Marinate the cleaned and washed fish in a mixture of sauce and lemon juice (30 minutes). Divide the cabbage into florets. Place the vegetables and salmon on a tray and bake at 180 degrees for 25-30 minutes.

Salmon cooked with vegetables - a healthy dish on the menu of proper nutrition

Pepper and bean salad

  • frozen green beans - 300 g;
  • sweet pepper - 100 g;
  • lemon juice - 2 tbsp. l. ;
  • a clove of garlic.

Boil the beans for a minute, drain the liquid and cool. Add finely ground pepper and minced garlic. Pour lemon juice over the salad and season with salt and pepper, if desired.

Dessert: cottage cheese snack

  • Cottage cheese mass - 250 g;
  • chicken egg - 1 pc. ;
  • sugar substitute - 2 tbsp. l. ;
  • Apple;
  • bananas.

Mix the egg with the cottage cheese, pour in the sweetener and diced fruits. Cook in the microwave for 3 minutes at 750 watts.

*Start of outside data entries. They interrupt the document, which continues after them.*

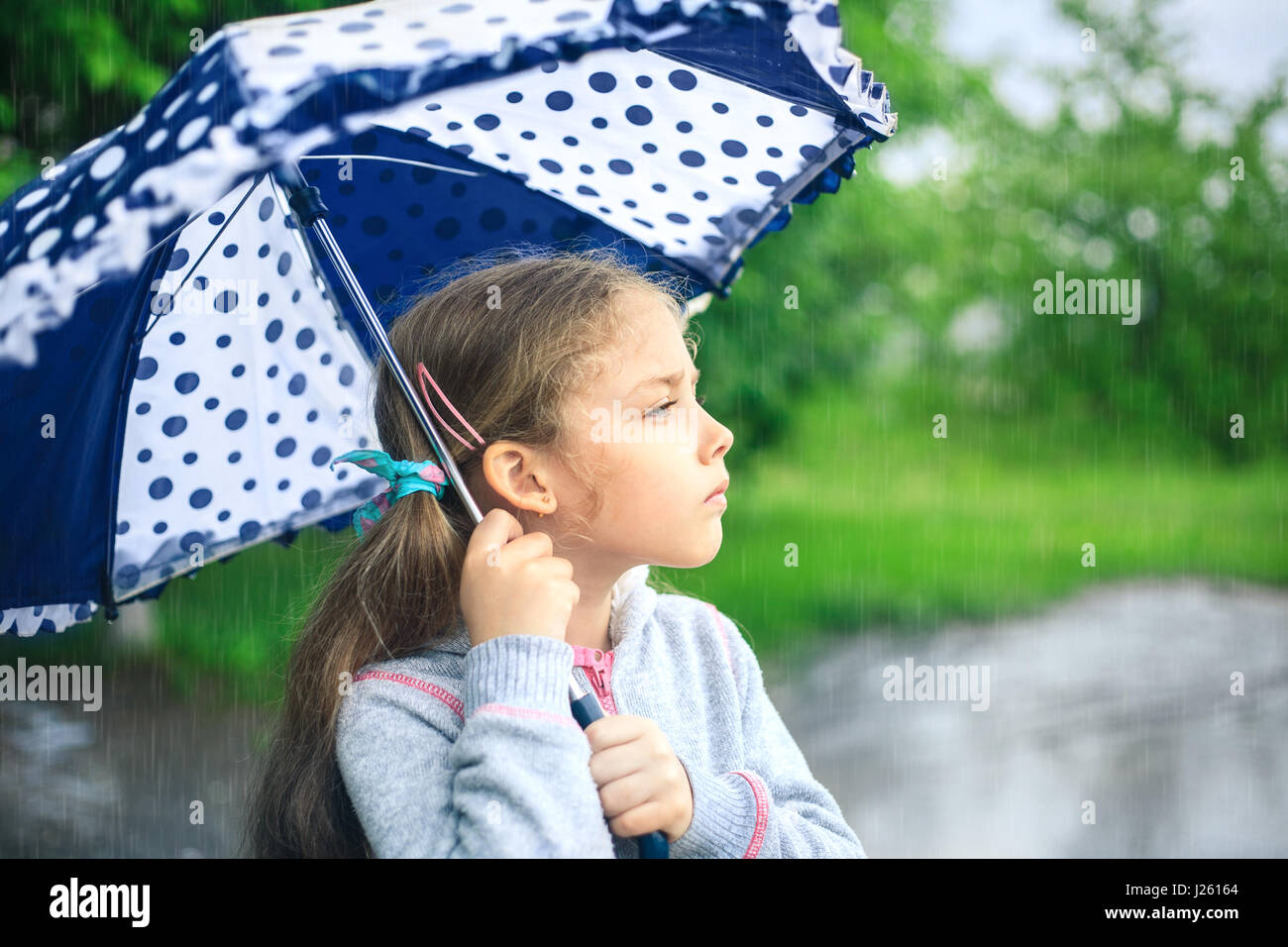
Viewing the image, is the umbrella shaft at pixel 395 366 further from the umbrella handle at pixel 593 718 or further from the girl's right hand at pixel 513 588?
the umbrella handle at pixel 593 718

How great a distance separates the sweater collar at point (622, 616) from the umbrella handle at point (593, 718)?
220 mm

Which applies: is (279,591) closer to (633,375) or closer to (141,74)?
(141,74)

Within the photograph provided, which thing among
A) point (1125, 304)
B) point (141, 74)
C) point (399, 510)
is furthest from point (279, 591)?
point (1125, 304)

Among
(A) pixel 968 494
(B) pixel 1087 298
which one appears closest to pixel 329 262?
(A) pixel 968 494

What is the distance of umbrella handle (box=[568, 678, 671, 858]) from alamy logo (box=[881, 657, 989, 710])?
5564mm

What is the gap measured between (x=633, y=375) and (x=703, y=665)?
1.93ft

Snack: fruit smoothie with kefir

  • banana - 1 pc. ;
  • pear - 1 piece;
  • kiwi - 1 pc. ;
  • honey - 1 spoon;
  • a glass of kefir.

Rinse the fruit, peel and chop. Grind all the ingredients (including kefir) in a blender.

How to count calories

During cooking, products lose volume - this is a natural consequence of heat treatment. However, the calorie content remains the same. So, if you boil a chicken fillet (200 g), its weight in finished form will be only 150, but the number of kcal will not change. To determine the calorie content of a ready-made dish, it is necessary to weigh all its ingredients and calculate the calories contained in them.

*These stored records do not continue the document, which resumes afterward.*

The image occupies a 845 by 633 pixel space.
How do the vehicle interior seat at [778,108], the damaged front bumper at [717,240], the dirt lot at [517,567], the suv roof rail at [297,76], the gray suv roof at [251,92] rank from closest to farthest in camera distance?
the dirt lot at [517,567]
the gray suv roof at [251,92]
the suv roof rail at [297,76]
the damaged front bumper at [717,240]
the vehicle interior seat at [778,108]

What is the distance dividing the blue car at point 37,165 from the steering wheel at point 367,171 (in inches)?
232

What to consider when compiling an individual menu for weight loss

The preparation of the diet should be treated with the greatest seriousness. To get rid of excess weight, to keep it within normal limits, for therapeutic purposes, different approaches are required. It is especially difficult for people who have chronic diseases or intolerance to certain foods. When making a meal plan, they should first consult with their doctor. Otherwise, the diet will only bring additional health problems.